Text for analysis:
The justices are hearing several hours of arguments Wednesday over the Indian Child Welfare Act, enacted in 1978 to address concerns that Native children were being separated from their families and, too frequently, placed in non-Native Homes.

It has long been championed by tribal leaders as a means of preserving their families, traditions and cultures. But white families seeking to adopt Native children are among the challengers who say the law is impermissibly based on race, and also prevents states from considering those children’s best interests.

Early in arguments several justices — both conservatives and liberals — suggested Congress acted appropriately in writing the law and also underscored its purpose. “Congress understood these children’s placement decisions as integral to the continued thriving of Indian communities,” Justice Elena Kagan said.

The law’s fate is in the hands of a court that has made race a focus of its current term, in cases involving the redrawing of congressional districts and affirmative action in college admissions. Two members of the court, Chief Justice John Roberts and Justice Amy Coney Barrett, also are the parents of adopted children.

Data shown:

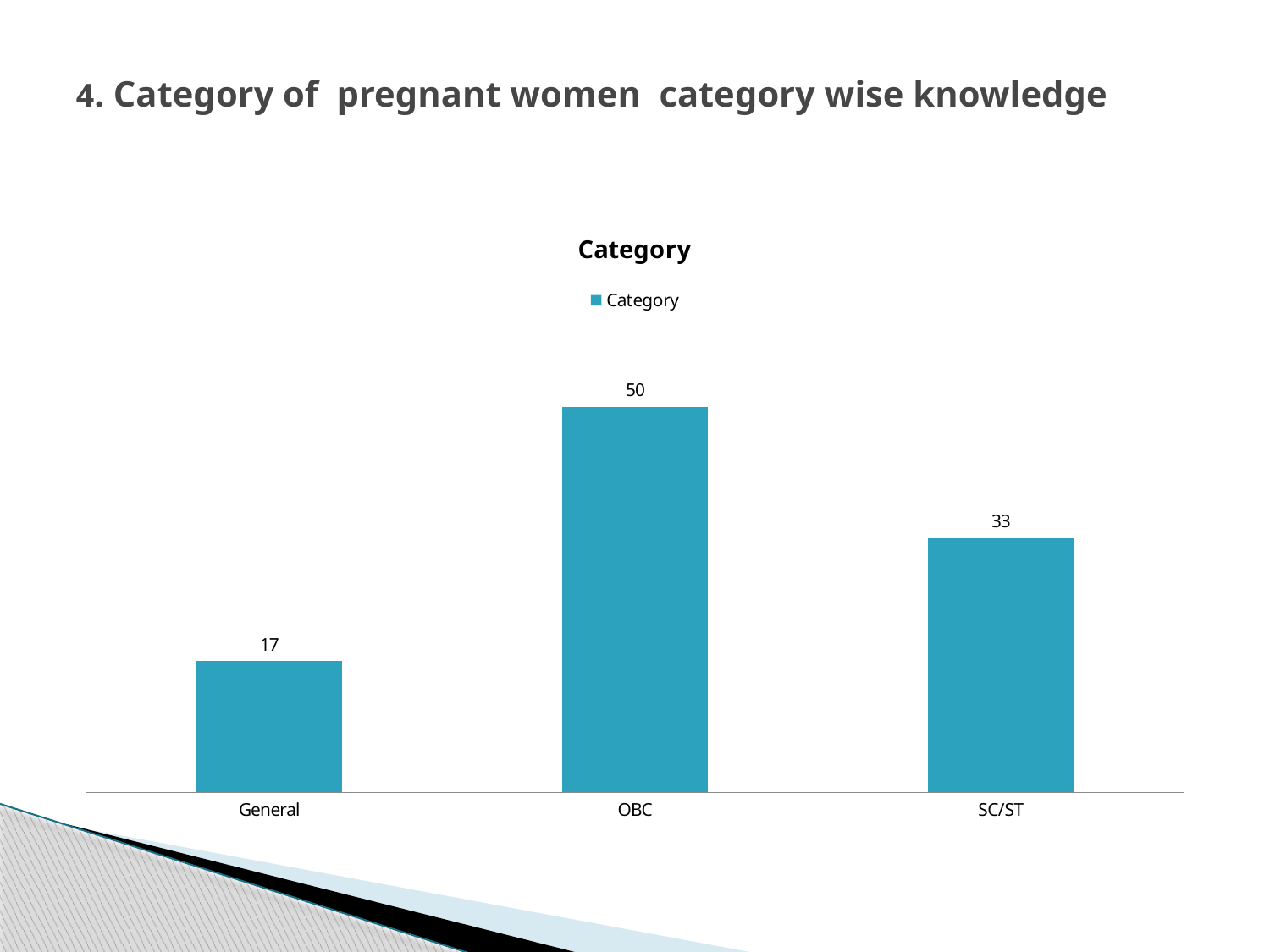
What is the value for SC/ST? 33 What kind of chart is shown on the slide? Bar chart What is the difference between the values for OBC and SC/ST? 17 Which category has the highest value? OBC How many categories are shown on the x axis? 3 What is the value for General? 17 What is the difference between the values for SC/ST and General? 16 How many series does the legend list? 1 What is the title of the chart? Category Which is larger, the value for General or the value for SC/ST? SC/ST Which category has the lowest value? General What is the value for OBC? 50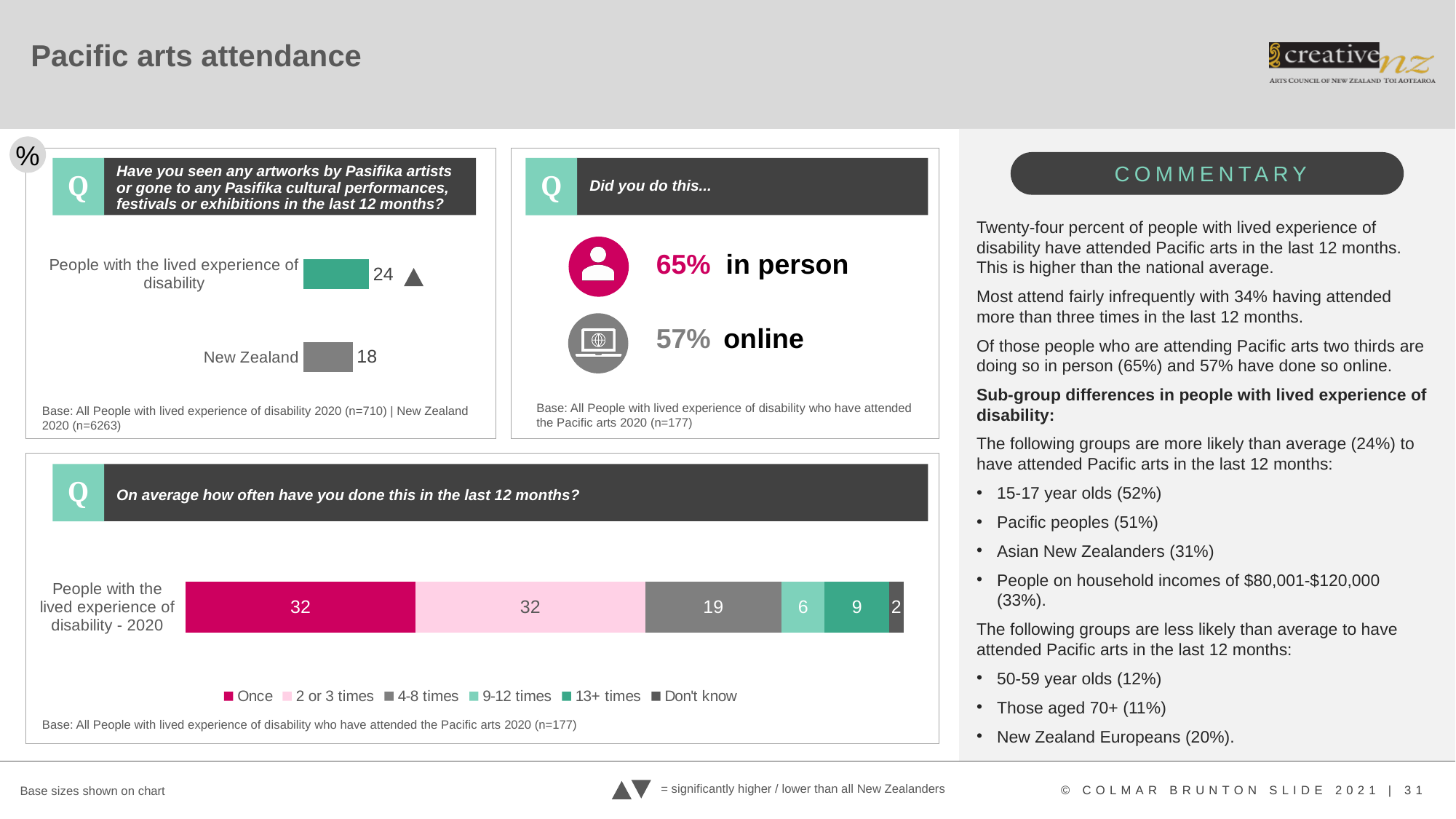
In the top-left chart on whether people have seen artworks by Pasifika artists, how many categories are shown? 2 In the bottom chart on how often people have done this in the last 12 months, what is the value for 9-12 times? 6 In the top-left chart on whether people have seen artworks by Pasifika artists, what is the difference between the value for People with the lived experience of disability and the value for New Zealand? 6 In the bottom chart on how often people have done this in the last 12 months, is the value for 13+ times larger or smaller than the value for 9-12 times? Larger In the bottom chart on how often people have done this in the last 12 months, what is the value for 4-8 times? 19 In the bottom chart on how often people have done this in the last 12 months, which series has the smallest value? Don't know In the bottom chart on how often people have done this in the last 12 months, what is the value for Once? 32 In the bottom chart on how often people have done this in the last 12 months, how many series does the legend list? 6 In the top-left chart on whether people have seen artworks by Pasifika artists, what is the value for People with the lived experience of disability? 24 In the top-left chart on whether people have seen artworks by Pasifika artists, which category has the higher value? People with the lived experience of disability What kind of chart is the bottom chart on how often people have done this in the last 12 months? Stacked bar chart In the top-left chart on whether people have seen artworks by Pasifika artists, what is the value for New Zealand? 18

Task list:
a: Name every member of the court who is identified by name in the passage on the Indian Child Welfare Act.
b: Continue the passage on the Indian Child Welfare Act from its final sentence.

Expected responses:
a:
- Elena Kagan
- John Roberts
- Amy Coney Barrett

b:
The full 5th U.S. Circuit Court of Appeals struck down parts of the law last year, including preferences for placing Native children with Native adoptive families and in Native foster homes. It also said Congress overstepped its authority by imposing its will on state officials in adoption matters.

But the 5th Circuit also ruled that the law generally is based on the political relationship between the tribes and the U.S. government, not race.

The tribes and the Biden administration appealed some parts of the lower court ruling, while the white families and Texas, allied with those families, appealed others.

More than three-quarters of the 574 federally recognized tribes in the country have asked the high court to uphold the law in full, along with tribal organizations. They fear widespread impacts if the court attempts to dismantle the tribes’ status as political sovereigns.